The agreement is silent as to the grade at which the track should be constructed, and, although error was assigned in the court below for refusal to receive evidence to vary the agreement in that respect, the rulings ,of the court have not been urged by respondent upon this appeal. Nor does the record show that the grade was adopted in accordance with any agreement between the parties subsequent to the execution of the deed. It was established and the road built in 1881, and respondent did not construct his warehouses until 1885, and there is nothing to indicate that they were placed upon the grade in accordance with any special agreement or understanding.

We have., then, upon the one hand, in 1881, a railroad company which desired to build a branch line to the Government Canal, in connection with its main system; and, upon the other hand, certain private property owners, who desired to secure railroad facilities upon their property. They enter into a contract expressing mutual obligations, and the road is constructed accordingly. For *290many years the road, as originally built, answered the purposes, but, finally, as new methods of constructing warehouses and heavier traffic ensued, it became desirable that the grade be raised in order more effectually to accommodate the changing conditions. There was no express agreement on the part of the railroad company to fix its grade at the point where it was when respondent built his warehouses, and it cannot be implied from the language used in the contract. The fair inference from the language used implies that, as the exigencies of traffic demanded, the company would change its grade to accommodate the same, and that if in the meantime any one should build 'Structures with reference to the original grade, they would assume the consequences.
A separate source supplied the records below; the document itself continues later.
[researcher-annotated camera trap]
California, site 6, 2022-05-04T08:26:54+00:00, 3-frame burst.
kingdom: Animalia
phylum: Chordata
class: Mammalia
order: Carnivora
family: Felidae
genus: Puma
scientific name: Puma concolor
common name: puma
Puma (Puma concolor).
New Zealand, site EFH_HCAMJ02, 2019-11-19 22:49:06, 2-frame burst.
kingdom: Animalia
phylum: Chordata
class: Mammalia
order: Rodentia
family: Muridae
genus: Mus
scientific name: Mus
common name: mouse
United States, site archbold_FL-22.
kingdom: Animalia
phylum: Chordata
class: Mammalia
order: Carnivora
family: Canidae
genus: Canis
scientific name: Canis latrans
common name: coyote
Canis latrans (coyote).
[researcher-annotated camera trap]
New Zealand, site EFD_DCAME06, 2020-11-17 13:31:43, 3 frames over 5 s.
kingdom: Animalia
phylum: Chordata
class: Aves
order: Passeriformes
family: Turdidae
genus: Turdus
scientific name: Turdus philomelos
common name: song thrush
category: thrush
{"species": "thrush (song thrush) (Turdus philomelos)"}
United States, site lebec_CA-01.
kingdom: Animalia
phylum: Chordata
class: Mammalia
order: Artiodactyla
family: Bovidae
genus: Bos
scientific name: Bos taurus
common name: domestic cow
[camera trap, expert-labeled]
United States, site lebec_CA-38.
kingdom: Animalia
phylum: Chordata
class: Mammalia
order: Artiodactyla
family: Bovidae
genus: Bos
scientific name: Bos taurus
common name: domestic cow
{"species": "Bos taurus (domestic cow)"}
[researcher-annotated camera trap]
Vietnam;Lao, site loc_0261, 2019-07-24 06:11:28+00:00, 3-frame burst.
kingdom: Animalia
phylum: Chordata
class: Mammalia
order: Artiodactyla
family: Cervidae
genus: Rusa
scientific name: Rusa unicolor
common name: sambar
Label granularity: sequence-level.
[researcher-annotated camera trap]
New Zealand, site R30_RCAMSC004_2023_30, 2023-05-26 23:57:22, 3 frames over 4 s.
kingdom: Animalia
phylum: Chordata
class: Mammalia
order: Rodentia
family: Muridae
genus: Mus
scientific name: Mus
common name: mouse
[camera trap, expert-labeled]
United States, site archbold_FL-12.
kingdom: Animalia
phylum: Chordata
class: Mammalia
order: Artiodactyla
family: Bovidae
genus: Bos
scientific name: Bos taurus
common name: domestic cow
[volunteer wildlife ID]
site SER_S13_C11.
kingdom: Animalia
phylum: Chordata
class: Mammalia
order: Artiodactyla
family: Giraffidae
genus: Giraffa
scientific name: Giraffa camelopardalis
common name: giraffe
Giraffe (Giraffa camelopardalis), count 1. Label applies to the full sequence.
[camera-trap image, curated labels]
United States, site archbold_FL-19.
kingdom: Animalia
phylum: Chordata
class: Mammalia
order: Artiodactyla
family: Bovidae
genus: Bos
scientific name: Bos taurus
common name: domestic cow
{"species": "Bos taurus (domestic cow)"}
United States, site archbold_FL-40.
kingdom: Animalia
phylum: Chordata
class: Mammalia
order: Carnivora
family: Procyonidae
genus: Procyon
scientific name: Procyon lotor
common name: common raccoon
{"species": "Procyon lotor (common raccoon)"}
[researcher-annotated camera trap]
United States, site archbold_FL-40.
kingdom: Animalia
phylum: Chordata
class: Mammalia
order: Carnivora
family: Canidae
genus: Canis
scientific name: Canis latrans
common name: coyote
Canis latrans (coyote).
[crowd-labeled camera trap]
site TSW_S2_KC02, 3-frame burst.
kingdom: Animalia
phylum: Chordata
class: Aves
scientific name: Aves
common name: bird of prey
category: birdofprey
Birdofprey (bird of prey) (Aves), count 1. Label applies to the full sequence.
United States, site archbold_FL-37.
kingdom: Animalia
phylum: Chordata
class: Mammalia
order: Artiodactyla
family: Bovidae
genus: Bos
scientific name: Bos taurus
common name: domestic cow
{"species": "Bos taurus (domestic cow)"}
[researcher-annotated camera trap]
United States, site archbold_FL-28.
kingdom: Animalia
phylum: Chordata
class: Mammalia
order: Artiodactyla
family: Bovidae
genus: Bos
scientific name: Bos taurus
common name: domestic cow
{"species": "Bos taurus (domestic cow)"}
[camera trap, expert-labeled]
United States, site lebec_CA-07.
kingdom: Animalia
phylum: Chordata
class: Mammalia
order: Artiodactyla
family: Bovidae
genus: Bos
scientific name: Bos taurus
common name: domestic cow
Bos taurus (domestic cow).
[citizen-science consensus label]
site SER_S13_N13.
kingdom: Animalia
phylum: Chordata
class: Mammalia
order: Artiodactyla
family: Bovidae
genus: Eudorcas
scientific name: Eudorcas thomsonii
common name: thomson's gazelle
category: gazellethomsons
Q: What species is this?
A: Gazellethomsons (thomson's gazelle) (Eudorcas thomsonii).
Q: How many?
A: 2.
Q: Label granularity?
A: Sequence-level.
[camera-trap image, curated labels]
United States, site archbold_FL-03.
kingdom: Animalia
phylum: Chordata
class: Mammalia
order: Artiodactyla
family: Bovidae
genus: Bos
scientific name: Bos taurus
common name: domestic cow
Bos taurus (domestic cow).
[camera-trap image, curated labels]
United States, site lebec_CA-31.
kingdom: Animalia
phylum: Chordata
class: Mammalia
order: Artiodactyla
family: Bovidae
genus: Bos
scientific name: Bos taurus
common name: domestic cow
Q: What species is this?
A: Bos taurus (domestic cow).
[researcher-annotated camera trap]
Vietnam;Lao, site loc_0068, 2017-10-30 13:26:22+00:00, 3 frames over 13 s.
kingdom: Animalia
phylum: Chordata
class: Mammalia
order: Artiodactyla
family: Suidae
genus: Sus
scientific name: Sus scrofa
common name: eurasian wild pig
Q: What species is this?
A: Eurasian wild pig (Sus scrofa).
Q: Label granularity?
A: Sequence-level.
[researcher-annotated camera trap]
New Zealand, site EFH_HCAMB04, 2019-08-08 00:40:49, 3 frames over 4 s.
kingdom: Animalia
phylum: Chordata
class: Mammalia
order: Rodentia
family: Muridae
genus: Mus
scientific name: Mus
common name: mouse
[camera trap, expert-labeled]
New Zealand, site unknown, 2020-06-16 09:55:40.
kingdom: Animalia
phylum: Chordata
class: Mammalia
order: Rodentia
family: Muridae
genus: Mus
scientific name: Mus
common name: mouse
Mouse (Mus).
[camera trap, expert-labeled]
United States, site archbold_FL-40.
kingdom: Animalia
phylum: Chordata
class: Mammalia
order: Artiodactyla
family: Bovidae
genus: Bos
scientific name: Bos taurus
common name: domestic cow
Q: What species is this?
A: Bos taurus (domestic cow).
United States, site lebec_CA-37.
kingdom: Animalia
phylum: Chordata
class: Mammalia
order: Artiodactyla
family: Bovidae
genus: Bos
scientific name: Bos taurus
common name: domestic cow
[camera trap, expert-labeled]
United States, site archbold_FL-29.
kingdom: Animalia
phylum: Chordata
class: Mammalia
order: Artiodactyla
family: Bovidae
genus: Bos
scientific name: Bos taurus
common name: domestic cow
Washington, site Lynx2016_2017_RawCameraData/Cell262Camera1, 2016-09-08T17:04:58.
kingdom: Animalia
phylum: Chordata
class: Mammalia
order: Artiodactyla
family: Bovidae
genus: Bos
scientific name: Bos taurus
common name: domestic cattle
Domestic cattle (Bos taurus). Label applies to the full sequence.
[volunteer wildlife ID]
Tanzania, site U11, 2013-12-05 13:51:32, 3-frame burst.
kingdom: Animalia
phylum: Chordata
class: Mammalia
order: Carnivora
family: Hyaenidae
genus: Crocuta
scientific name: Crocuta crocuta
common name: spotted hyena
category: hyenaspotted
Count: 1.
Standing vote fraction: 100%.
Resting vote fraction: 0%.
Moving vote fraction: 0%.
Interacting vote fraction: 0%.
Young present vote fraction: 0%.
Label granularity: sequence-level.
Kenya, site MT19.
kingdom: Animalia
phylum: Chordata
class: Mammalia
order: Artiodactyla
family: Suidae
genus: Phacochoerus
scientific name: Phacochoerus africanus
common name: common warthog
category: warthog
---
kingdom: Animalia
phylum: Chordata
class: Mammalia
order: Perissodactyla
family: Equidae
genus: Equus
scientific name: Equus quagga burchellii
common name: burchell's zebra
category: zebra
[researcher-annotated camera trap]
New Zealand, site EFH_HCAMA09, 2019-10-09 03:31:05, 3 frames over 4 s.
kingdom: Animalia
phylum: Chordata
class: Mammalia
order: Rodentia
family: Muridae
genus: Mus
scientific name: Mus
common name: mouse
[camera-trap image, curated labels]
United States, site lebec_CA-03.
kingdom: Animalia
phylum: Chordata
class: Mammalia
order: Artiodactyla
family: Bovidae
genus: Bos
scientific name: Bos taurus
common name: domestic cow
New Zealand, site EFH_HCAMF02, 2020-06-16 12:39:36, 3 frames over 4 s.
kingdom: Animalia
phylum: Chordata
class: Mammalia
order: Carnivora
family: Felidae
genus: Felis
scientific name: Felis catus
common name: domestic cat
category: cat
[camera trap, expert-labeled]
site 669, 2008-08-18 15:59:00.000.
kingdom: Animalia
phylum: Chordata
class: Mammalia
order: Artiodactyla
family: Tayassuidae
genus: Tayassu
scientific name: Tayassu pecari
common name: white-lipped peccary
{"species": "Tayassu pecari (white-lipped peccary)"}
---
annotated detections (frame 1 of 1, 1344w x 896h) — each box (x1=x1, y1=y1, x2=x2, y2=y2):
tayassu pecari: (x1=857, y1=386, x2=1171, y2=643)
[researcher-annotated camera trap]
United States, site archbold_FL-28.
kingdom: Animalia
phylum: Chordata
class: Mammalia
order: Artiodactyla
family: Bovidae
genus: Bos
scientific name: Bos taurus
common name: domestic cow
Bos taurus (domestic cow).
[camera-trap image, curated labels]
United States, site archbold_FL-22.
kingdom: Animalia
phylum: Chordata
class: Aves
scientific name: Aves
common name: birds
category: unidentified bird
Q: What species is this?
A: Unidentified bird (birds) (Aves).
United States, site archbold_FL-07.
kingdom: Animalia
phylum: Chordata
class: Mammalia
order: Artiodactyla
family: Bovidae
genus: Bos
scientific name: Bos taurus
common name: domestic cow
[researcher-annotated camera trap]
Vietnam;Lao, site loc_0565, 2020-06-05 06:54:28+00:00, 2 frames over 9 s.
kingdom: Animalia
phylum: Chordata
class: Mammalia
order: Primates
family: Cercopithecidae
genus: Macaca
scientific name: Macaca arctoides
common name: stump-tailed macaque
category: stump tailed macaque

This view is in harmony with the powers usually possessed by railroad companies in reference to rights of way acquired by condemnation or purchase, and any other view would place such companies at a great disadvantage, as they would be compelled, no matter what the public demand or the requirements of a majority of the property owners, to compensate those who resisted the change.

The constitutional amendment has no application to the facts in this case for the reason, as already stated, that the deed referred to provided that the railroad company should have the right to change its grade whenever public necessity required. It is true that where right of way has been acquired according to a fixed plan or grade, and assessment of damages has been made with reference to that particular condition, then under the amendment such grade cannot be changed without making the party liable for injury to the property. If it appeared in this case that the railway company had actually agreed that it should maintain its road at the grade originally established, then it would not be permitted to. change it without responding for the injury.

It does not follow from what has been said that the railway company would not be responsible for arbitrarily changing its grade without due reference to public necessity; but in this case the evidence is conclusive that the change was made not arbitrarily, but for the benefit of the road, and in response to a demand *291for better facilities and conditions by tbe public and the property owners as a whole.

There being no other question before the court upon this appeal, the verdict should be permitted to stand, and the order appealed from is reversed.